Spazio anche sugli aiuti previsti dal Recovery Fund, un'opportunità per uscire dalla crisi secondo i commercialisti: "A questo punto è difficile pensare che la ripresa sarà velocissima, il problema è che i danni di lockdown totale o parziale sono pesanti, se un'attività ha perso 100.000 euro del suo patrimonio non può riuscire a recuperarli in tre mesi, ci vorranno anni. Inoltre dovremo fare i conti con una sorta di trasformazione della società e dei consumi, avremo degli effetti in termini di abitudini personali. È una situazione di grande incertezza che determina sfiducia e questo non fa bene all’economia: se c’è fiducia la gente ha facilità di spendere e ha programmi d’investimento, se non c’è fiducia si consuma meno e nelle aziende si riducono i programmi d’investimento,  che poi riassunto è ciò che tenta il Recovery Fund, la questione è se saremo in grado di sfruttarlo; saremo bravi o no a rifondare la nostra economia e in quanto tempo recupereremo i capitali persi?"
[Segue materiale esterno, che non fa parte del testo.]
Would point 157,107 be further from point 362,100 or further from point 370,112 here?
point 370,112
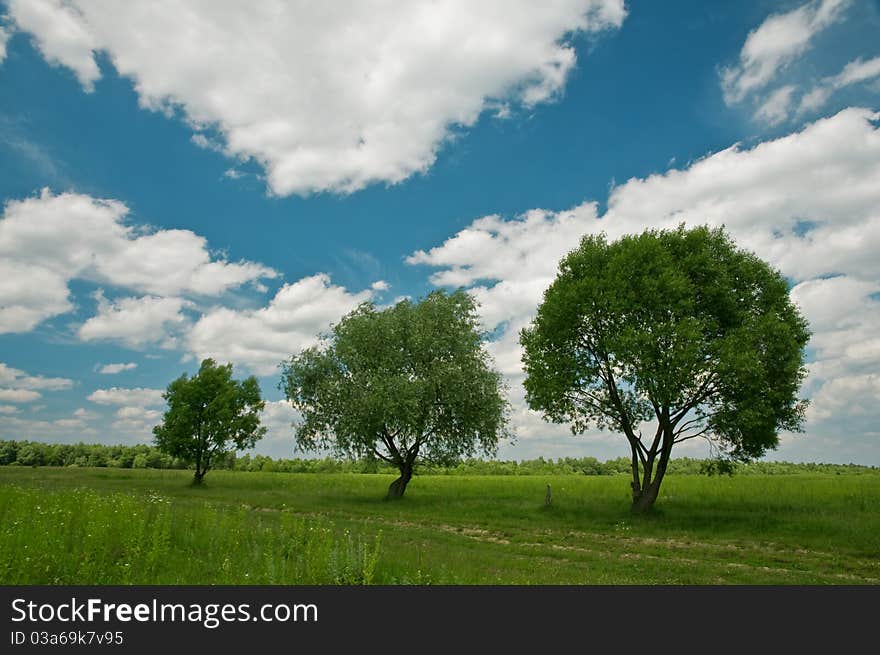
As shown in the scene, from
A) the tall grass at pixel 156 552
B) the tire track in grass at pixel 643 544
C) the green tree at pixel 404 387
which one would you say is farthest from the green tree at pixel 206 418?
the tall grass at pixel 156 552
In conclusione, i commercialisti hanno affrontato quella che secondo loro è la più grande incertezza. La fine del blocco licenziamenti: "Il blocco licenziamenti ad oggi è sostenuto dalla cassa integrazione, l’imprenditore non può licenziare ma se non ha lavoro può mettere i dipendenti in cassa integrazione, il costo di quel dipendente è a carico dell’INPS, però il problema è che quando finirà il blocco licenziamenti bisogna vedere se l’imprenditore avrà lavoro. In particolare per le piccole aziende licenziare un dipendente è una vera sofferenza per l’imprenditore, in aziende da 10 o 15 dipendenti questi fanno parte della squadra, sono quasi familiari, si crea un rapporto che non ha nulla a che vedere con le grandi aziende; inoltre non è solo il fatto del dipendente, distruggerebbe un'organizzazione aziendale, distrugge il Know How e deve riorganizzare e riformare i propri dipendenti ad un nuovo tipo di lavoro. Questa è la più grossa incertezza, finiti il blocco licenziamenti e la cassa integrazione, a quel punto le domanda saranno: ho il lavoro? Ho i clienti che mi acquistano i miei prodotti? Ho il lavoro per i miei dipendenti? Potrò non licenziare nessun dipendente? Quest'ultima è una domanda che si pongono tanti datori di lavoro."